AIM OF THE TASK: Convert the text lines of the material below into a JSON list of strings, one string per line, and skip blank lines. Leave the pictures out of your answer.

INFORMATION SHOWN:
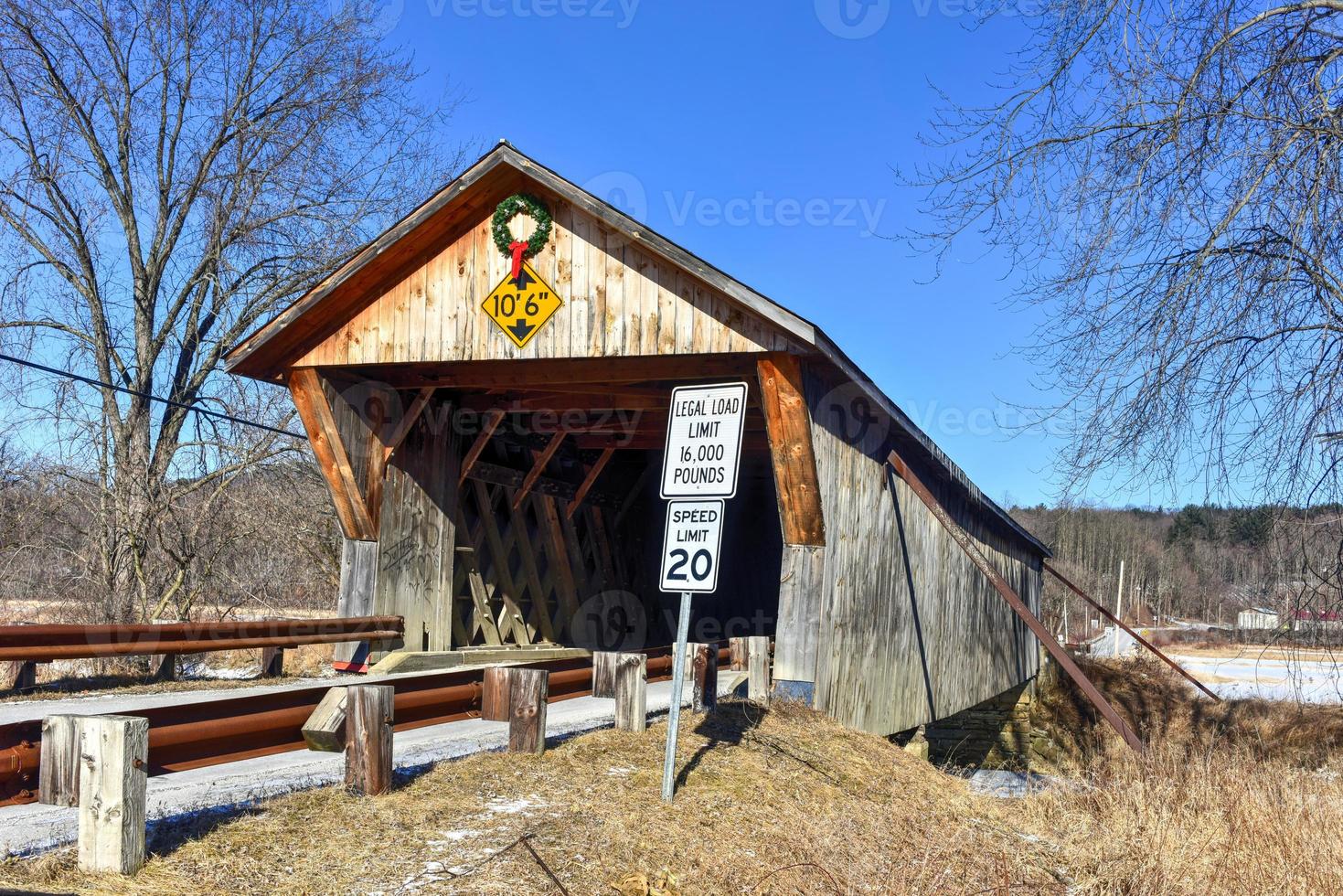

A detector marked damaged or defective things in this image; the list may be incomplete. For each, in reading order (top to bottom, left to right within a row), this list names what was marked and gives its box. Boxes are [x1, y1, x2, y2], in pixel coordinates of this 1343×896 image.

rusted diagonal brace [880, 451, 1144, 752]
rusted diagonal brace [1041, 561, 1224, 699]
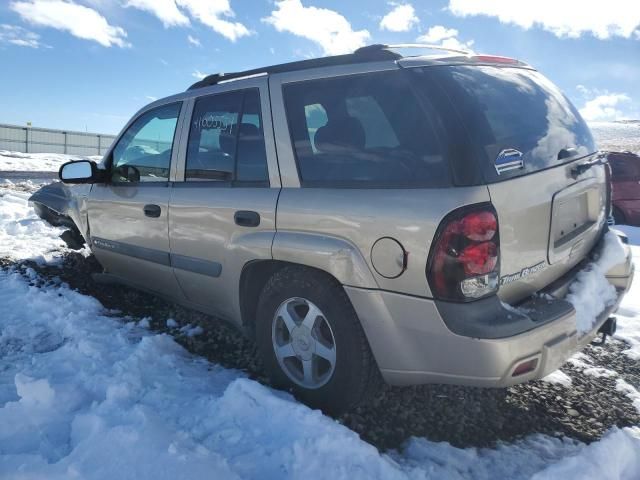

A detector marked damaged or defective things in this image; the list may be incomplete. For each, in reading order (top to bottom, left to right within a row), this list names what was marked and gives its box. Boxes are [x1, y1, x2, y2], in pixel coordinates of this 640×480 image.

exposed wheel well [238, 262, 342, 338]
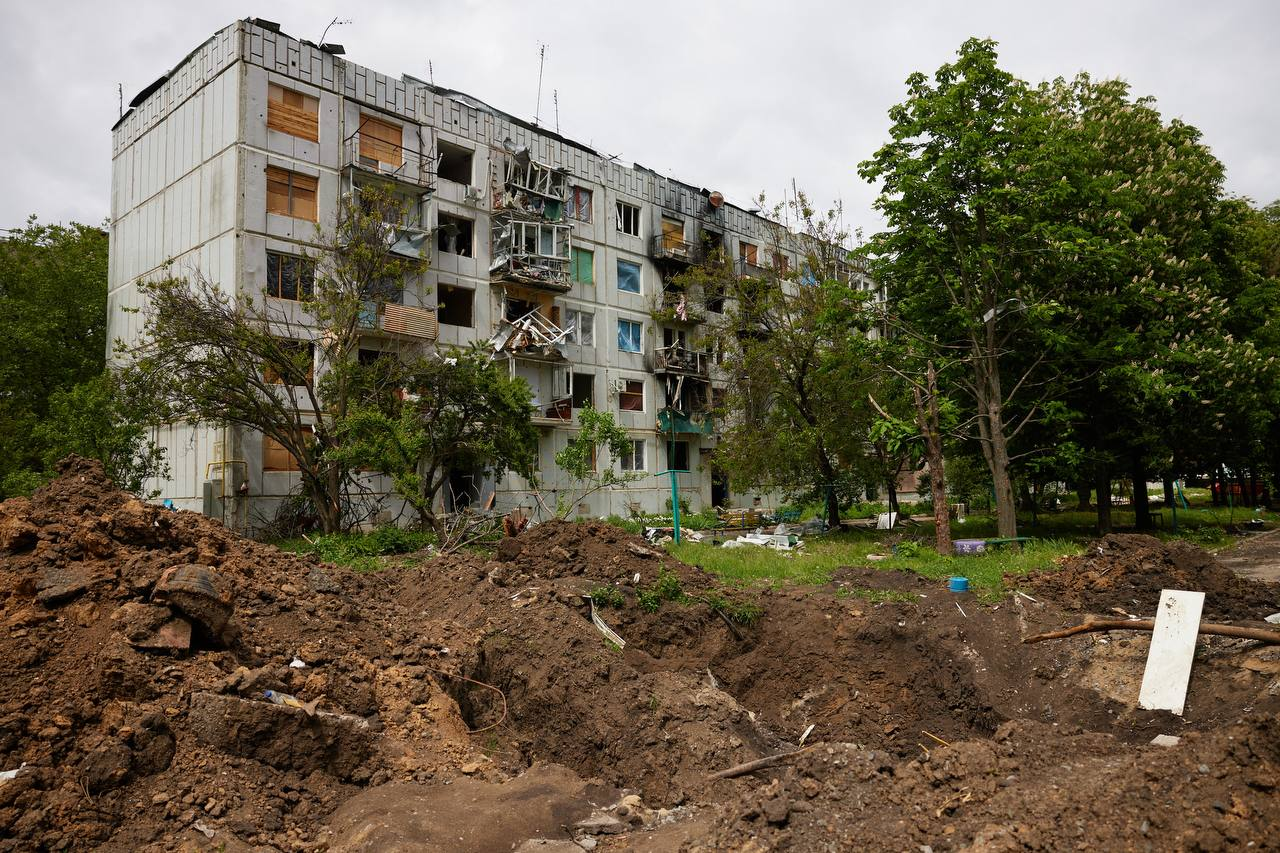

THE REPLY:
[
  "A detector marked damaged or defective things in this image; the list may be incomplete. For each, in reading order (top to bottom, left to right within a row), this list names what was marked and gives its box. Boxes are [x1, y1, x2, y2], in pixel coordinates of this 1343×896 image.",
  "rusted diagonal brace [880, 451, 1144, 752]",
  "rusted diagonal brace [1041, 561, 1224, 699]",
  "A detector marked damaged or defective things in this image; the list may be incomplete. For each, in reading order (top to bottom, left to right within a row), this list names what was marked and gives its box. Boxes are [x1, y1, x2, y2], in pixel coordinates of this 640×480 image.",
  "exposed wheel well [238, 262, 342, 338]"
]